Rose is considerably more intelligent and complex than John. Conversations with her are often a sound mix of dry wit, sarcastic, surprisingly thought-provoking commentary on your actions, and exploration of formative trauma. Rose’s chapter gave me a glimpse of a character struggling to cope with the emotional strain of her home life. It gave me a chance to observe a young girl turning to countless artistic interests as a means of processing her pain. Both volumes feature interesting visuals, goofy, irreverent humor, and a sweet soundtrack. Only Rose’s volume feels substantive and gripping.
Now is a good time to talk a little more about our protagonist. A desperately energetic, aggressively friendly traveler of space and time, the protagonist will stop at nothing to make new friends. They lie and flaunt their powers and make clumsy, earnest efforts to solve their prospective friends’ foundational issues. John comes across as desperate for literally any human contact, so his interactions with the protagonist are amusing and straightforward.
Rose has a more nuanced perspective.

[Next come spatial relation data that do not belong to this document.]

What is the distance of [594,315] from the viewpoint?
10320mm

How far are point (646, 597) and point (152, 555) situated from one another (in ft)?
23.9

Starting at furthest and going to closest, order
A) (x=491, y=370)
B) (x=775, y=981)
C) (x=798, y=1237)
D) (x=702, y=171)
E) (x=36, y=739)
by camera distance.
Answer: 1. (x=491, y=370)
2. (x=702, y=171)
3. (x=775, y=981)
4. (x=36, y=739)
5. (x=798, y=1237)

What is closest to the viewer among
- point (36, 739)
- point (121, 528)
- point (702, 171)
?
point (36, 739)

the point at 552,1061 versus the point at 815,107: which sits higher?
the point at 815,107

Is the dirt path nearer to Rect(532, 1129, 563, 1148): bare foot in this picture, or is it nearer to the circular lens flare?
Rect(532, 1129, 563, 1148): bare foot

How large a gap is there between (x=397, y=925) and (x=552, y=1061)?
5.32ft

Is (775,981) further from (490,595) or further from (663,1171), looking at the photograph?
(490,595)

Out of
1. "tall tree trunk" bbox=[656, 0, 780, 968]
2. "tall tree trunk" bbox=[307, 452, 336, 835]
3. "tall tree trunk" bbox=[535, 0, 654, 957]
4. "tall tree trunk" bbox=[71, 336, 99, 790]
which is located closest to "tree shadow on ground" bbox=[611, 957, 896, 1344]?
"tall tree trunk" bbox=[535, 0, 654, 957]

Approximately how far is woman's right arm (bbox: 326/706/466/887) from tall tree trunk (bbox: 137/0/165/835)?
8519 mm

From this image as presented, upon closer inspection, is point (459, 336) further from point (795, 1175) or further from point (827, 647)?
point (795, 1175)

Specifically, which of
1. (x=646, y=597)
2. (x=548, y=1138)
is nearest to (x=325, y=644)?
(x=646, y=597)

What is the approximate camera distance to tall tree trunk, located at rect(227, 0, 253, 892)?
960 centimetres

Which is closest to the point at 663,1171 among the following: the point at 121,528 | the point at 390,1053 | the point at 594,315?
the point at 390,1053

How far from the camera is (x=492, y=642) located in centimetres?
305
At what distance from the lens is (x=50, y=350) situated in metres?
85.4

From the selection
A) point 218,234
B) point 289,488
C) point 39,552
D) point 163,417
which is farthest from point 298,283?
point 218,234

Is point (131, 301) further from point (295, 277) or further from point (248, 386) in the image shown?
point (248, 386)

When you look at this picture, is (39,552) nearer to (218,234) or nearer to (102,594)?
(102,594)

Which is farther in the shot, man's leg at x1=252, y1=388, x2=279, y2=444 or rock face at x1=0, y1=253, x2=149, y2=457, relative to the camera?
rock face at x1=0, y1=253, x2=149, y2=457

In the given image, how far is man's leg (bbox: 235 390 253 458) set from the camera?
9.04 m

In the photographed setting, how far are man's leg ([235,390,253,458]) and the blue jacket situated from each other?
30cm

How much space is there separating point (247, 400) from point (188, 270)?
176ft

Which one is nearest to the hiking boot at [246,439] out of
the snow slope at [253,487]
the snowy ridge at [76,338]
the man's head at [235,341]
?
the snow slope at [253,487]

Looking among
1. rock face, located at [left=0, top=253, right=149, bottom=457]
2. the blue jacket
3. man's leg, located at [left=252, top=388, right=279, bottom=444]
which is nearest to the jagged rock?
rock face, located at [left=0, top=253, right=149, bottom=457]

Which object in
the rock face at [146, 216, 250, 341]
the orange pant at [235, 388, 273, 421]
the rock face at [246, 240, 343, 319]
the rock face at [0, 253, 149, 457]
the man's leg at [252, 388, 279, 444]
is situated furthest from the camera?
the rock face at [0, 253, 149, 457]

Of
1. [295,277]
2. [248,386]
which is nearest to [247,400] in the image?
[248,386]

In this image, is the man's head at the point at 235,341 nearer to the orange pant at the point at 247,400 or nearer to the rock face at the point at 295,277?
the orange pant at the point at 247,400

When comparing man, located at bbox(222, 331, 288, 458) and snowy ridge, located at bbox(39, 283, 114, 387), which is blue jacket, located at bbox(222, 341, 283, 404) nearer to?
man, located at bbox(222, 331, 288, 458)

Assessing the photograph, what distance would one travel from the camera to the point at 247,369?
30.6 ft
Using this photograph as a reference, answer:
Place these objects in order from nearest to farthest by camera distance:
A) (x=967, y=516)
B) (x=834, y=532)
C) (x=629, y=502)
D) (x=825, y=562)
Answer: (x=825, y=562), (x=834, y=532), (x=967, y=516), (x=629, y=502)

She constantly challenges the actual “friendliness” of the protagonist, and yet she’s somewhat charmed by their absurd attempts at kindness. What results is a fun, compelling dynamic between the two characters, the protagonist embodying pure affectionate insanity while Rose provides a sardonic counterbalance. Whether you’re discussing magic, homoerotic wizard fiction, or alcoholism with her, Rose is well worth befriending.
High Ground View
Pesterquest, throughout both of its first volumes, exhibits a meme-savvy, self-aware sense of humor. Furthermore, the game utilizes the concept of branching paths to uncover mysteries, discern character traits, and discover the various absurdities of the Homestuck universe. While there’s a difference in quality between the two volumes, Pesterquest maintains a satisfying flow throughout. More volumes are forthcoming, and it will be good news if they can preserve this fascinating, ridiculous groove.
Game title: Pesterquest
Game description: Pesterquest is a visual novel set in the Homestuck universe. Use powers of teleportation and time travel to zap between Earth and Alternia, prosecuting your eternal war against loneliness. Make choices and explore their consequences, gleaning more information about this world and the people inhabiting it. Prepare for meta-humor, colorful illustrations, and some jammin’ beats.
Volume One - 6/10
Volume Two - 8/10
Audiovisuals - 8/10
Writing & Humor - 7/10
It took a little while for me to “get” Pesterquest. As a newcomer to its universe and genre, I wasn’t immediately drawn in by the character of John or the events occurring around him. However, I was charmed by the aesthetics and the humor, and once I set about befriending Rose, I was in. Pesterquest is irreverent, silly, and often curiously insightful. I almost believed that there was no game to a visual novel. But, of course, I didn’t realize then that the real game was the friends we made along the way.
- Humor is meta and self-aware.
- Rose is a sarcastic, damaged, interesting character.
- Audiovisuals set the tone nicely.
- A bit of a slow start.
- John didn’t grab me as a character.
- Budgetary constraints often mean that art assets and descriptions don’t match.